* [YOUR OBJECTIVE]
Your task is to return exactly the lines that run from the one containing "common name: domestic cow" through the end of the listing below, without any pictures.

DATA SHOWN below:

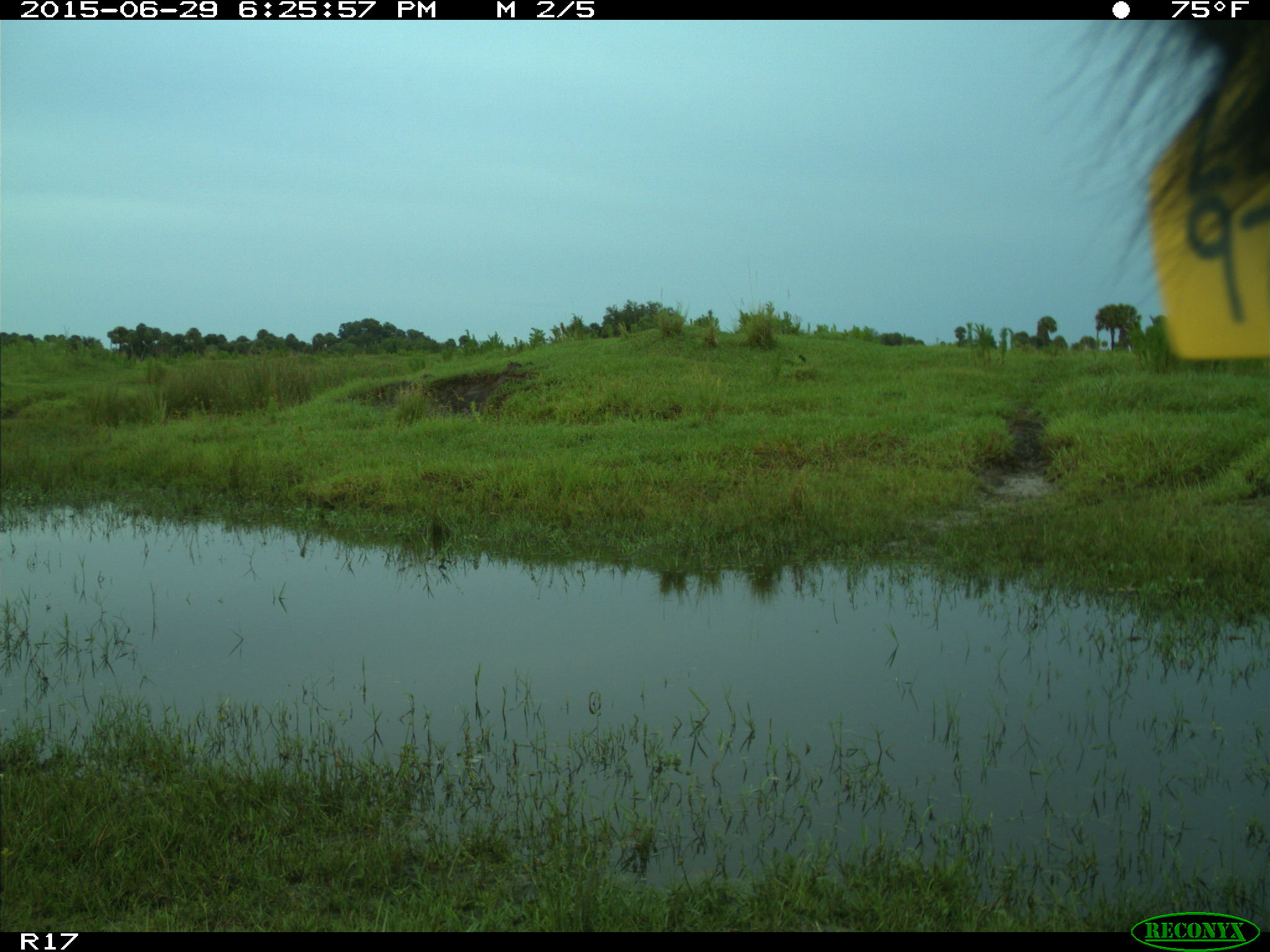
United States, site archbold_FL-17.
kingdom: Animalia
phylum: Chordata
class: Mammalia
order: Artiodactyla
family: Bovidae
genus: Bos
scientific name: Bos taurus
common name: domestic cow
Bos taurus (domestic cow).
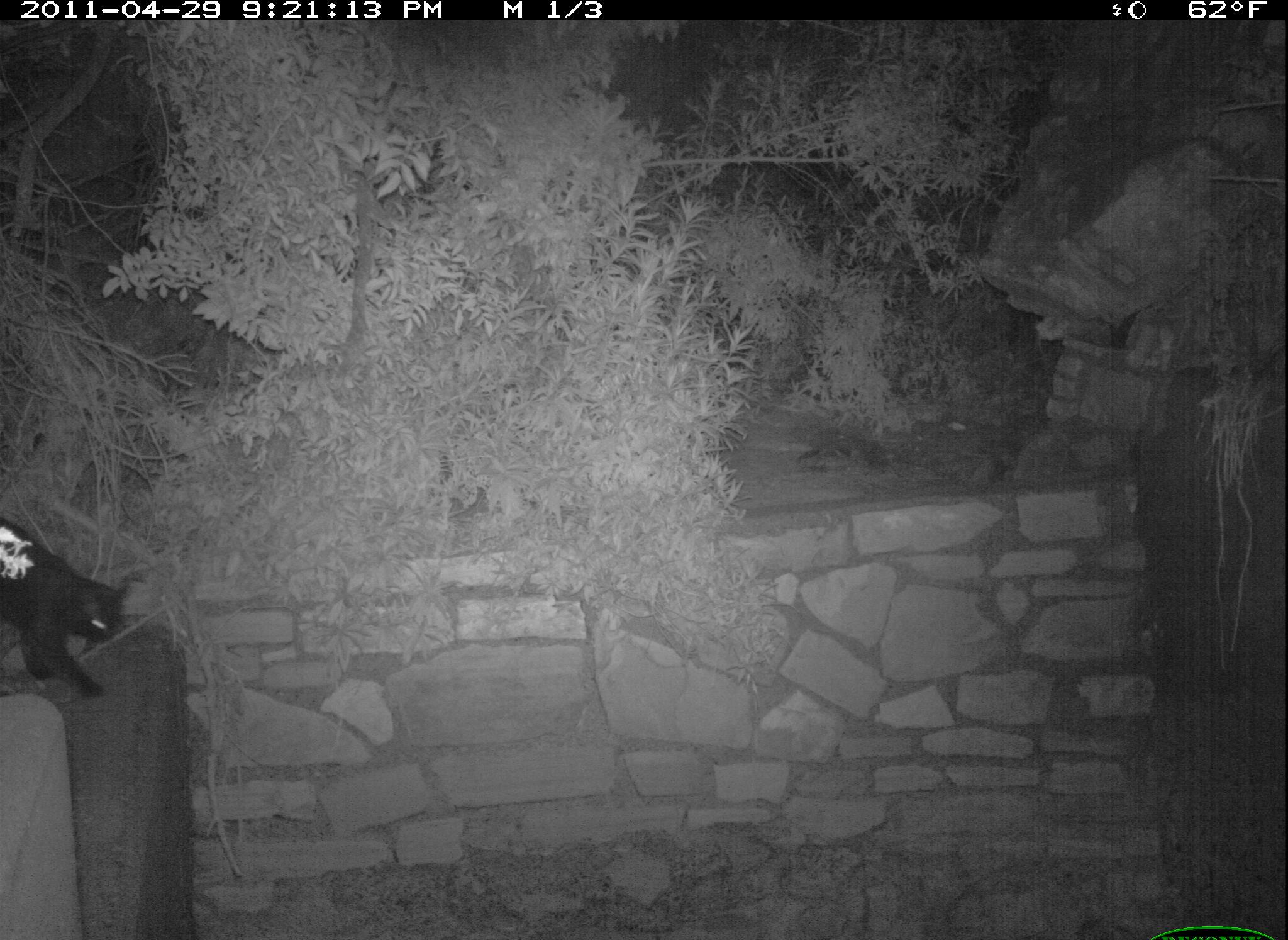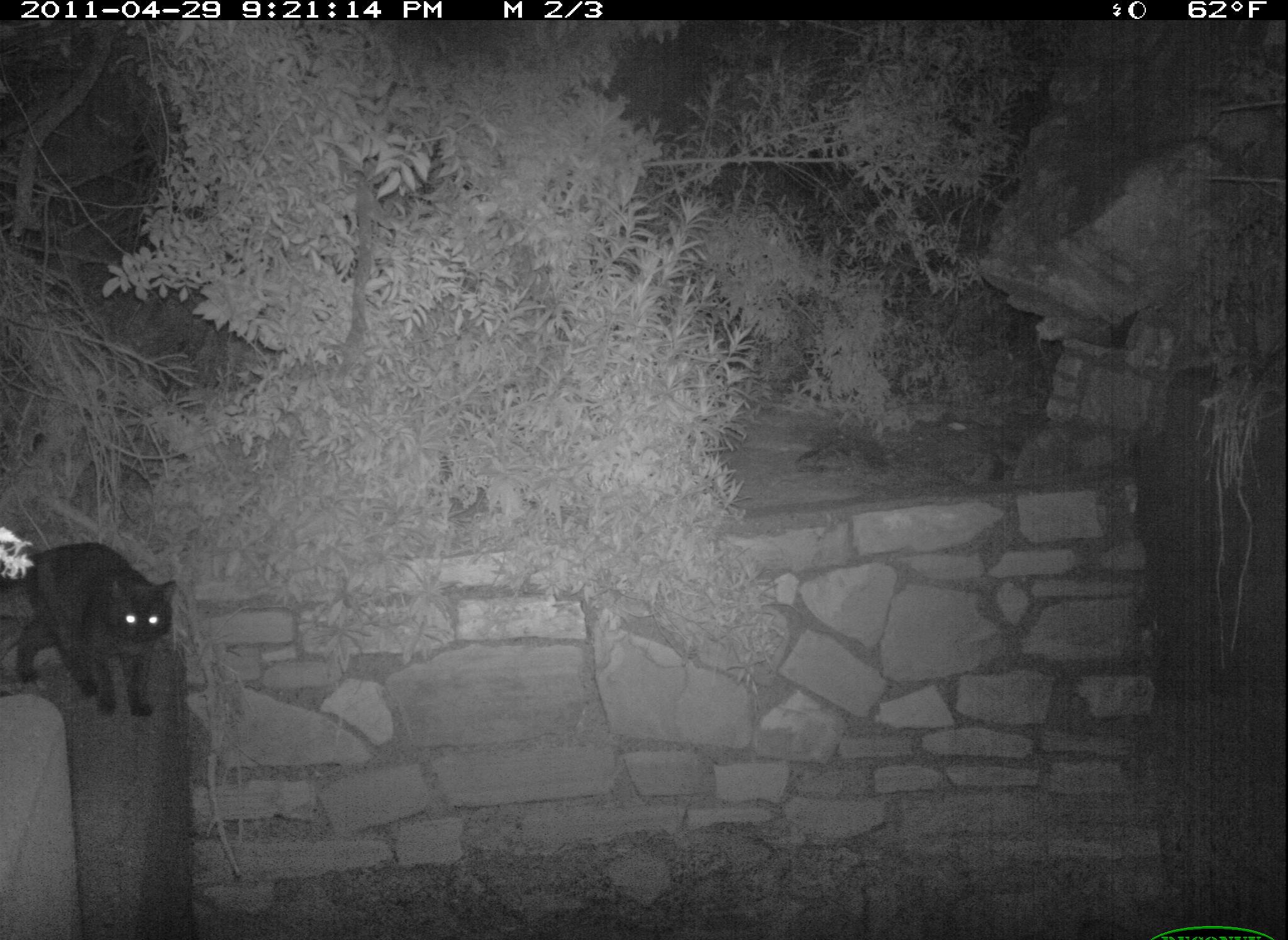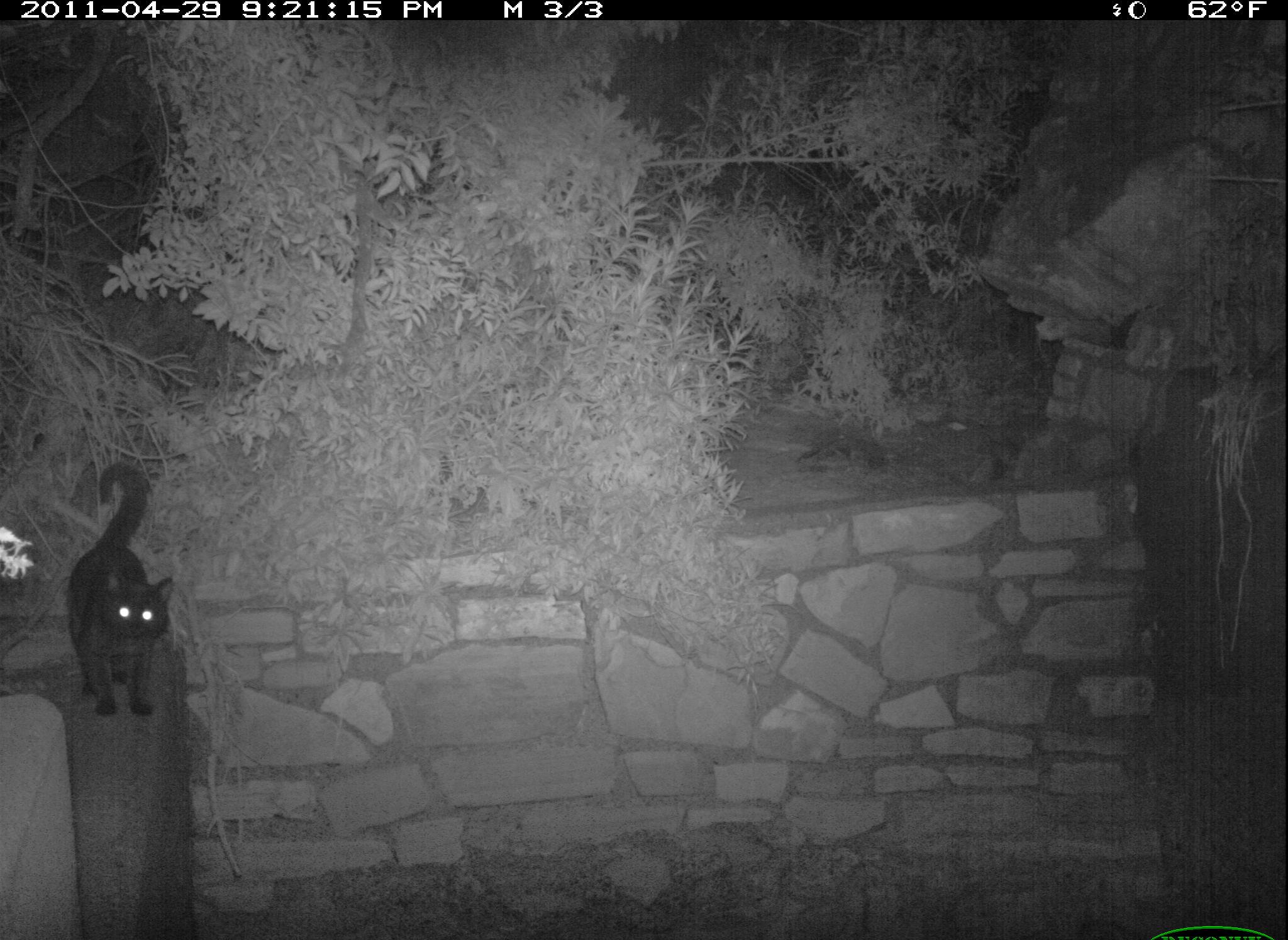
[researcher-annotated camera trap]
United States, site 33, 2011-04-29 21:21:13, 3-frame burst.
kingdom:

End of DATA SHOWN.

* [EXPECTED ANSWER]
common name: domestic cow
Bos taurus (domestic cow).
[researcher-annotated camera trap]
United States, site 33, 2011-04-29 21:21:13, 3-frame burst.
kingdom:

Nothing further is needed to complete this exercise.